Fundador da Ultrafarma é preso em operação contra corrupção fiscal em SP
O empresário Aparecido Sidney de Oliveira, fundador da rede de farmácias Ultrafarma, foi detido aos 71 anos nesta terça-feira (12) durante ação do Ministério Público de São Paulo. Ele é alvo de investigações por possível envolvimento em um esquema de corrupção que teria a participação de auditores fiscais da Secretaria da Fazenda estadual. A prisão […]
O empresário Aparecido Sidney de Oliveira, fundador da rede de farmácias Ultrafarma, foi detido aos 71 anos nesta terça-feira (12) durante ação do Ministério Público de São Paulo. Ele é alvo de investigações por possível envolvimento em um esquema de corrupção que teria a participação de auditores fiscais da Secretaria da Fazenda estadual. A prisão temporária ocorreu em sua chácara, localizada em Santa Isabel, na região metropolitana de São Paulo.
Trajetória pessoal
Natural de Nova Olímpia, no Paraná, Oliveira cresceu em uma família numerosa, com dez irmãos, enfrentando dificuldades financeiras. Aos 9 anos, começou a trabalhar em uma farmácia para ajudar em casa. Foi alfabetizado por meio do Movimento Brasileiro de Alfabetização para Jovens e Adultos, criado por Paulo Freire, e não cursou ensino superior. Sua trajetória empresarial se destacou pela aposta pioneira na venda de medicamentos genéricos.
Fundada em 2000, a Ultrafarma se consolidou como uma das maiores redes de farmácias do país, com e-commerce ativo 24 horas por dia e grande presença publicitária. Segundo dados da empresa, são mais de 1 milhão de clientes ativos e um catálogo com mais de 15 mil produtos. Em 2007, recebeu o prêmio “Top of Mind Internet”, sendo reconhecida como a primeira marca de farmácia online no Brasil.
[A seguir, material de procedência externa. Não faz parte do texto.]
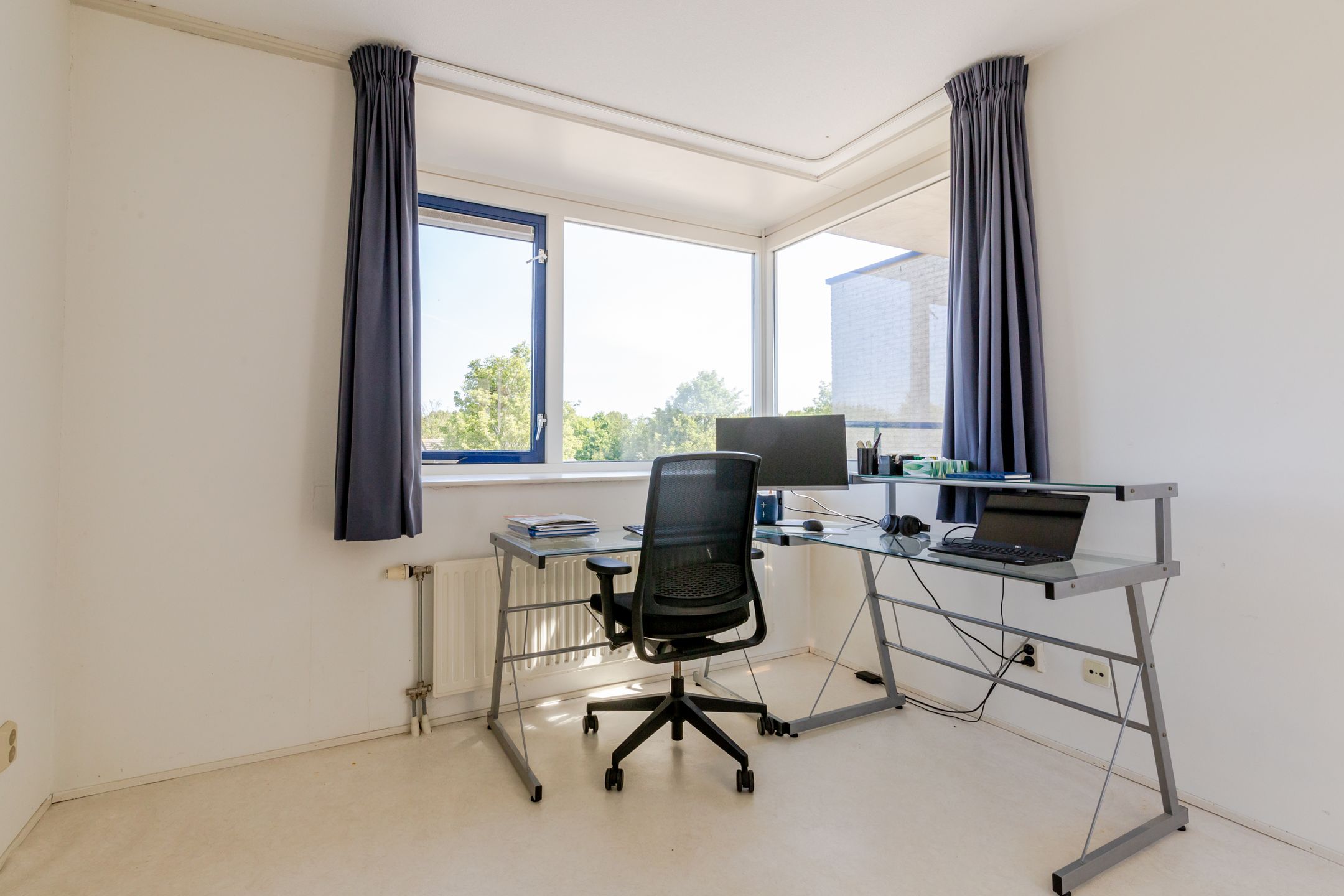 Foto 24 van Thérèse Schwartzestraat 98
Dono da Ultrafarma é preso em operação do MP-SP (Vídeo: reprodução/Youtube/@cnnbrasil)
Detalhes da operação
A operação do MP-SP busca desmantelar um esquema de fraudes tributárias que teria movimentado cerca de R$ 1 bilhão em propinas desde 2021. Entre os detidos está um auditor fiscal estadual de alto escalão, acusado de manipular processos administrativos para favorecer empresas do setor varejista. Entre os detidos está também o diretor estatutário do grupo Fast Shop, Mario Otávio Gomes. Agentes cumpriram mandados de busca e apreensão em residências e sedes de empresas.
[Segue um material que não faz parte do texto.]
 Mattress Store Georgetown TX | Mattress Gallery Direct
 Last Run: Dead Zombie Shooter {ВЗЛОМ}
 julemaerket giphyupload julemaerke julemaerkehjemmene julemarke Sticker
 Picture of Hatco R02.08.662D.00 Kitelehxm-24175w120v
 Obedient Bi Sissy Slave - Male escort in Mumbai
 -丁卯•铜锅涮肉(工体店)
De acordo com as investigações, o auditor fiscal recebia pagamentos mensais de propina por meio de uma empresa registrada no nome de sua mãe. Em troca, facilitava a quitação de créditos tributários para empresas beneficiadas. A apuração, conduzida pelo Grupo de Atuação Especial de Repressão aos Delitos Econômicos (Gedec), se estendeu por meses, envolvendo quebras de sigilo, análise documental e interceptações autorizadas judicialmente.
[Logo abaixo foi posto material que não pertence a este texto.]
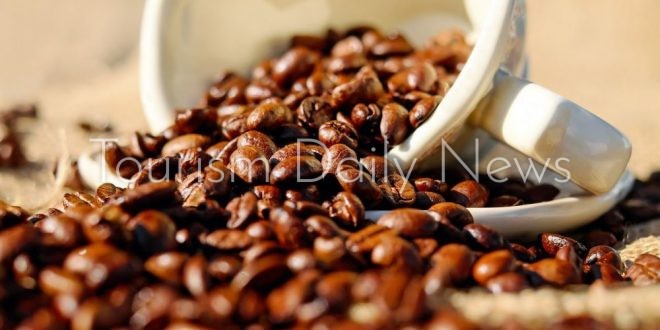 بطولة القهوة العربية تنطلق فى أبو ظبى 9 ديسمبر بمشاركة واسعة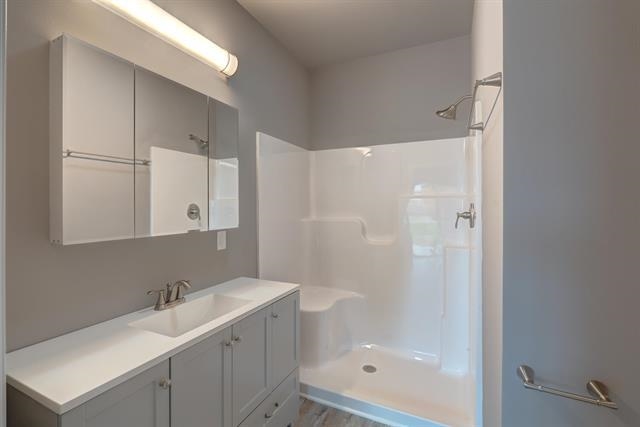 3426 Bond Place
Procurada pela imprensa, a Ultrafarma não se pronunciou. Em comunicado, a Secretaria da Fazenda e Planejamento afirmou que “permanece à disposição das autoridades e contribuirá com o andamento da investigação do Ministério Público por meio de sua Corregedoria da Fiscalização Tributária (Corfisp)”. Os acusados podem ser enquadrados nos crimes de corrupção ativa e passiva, organização criminosa e lavagem de dinheiro. As diligências seguem em andamento.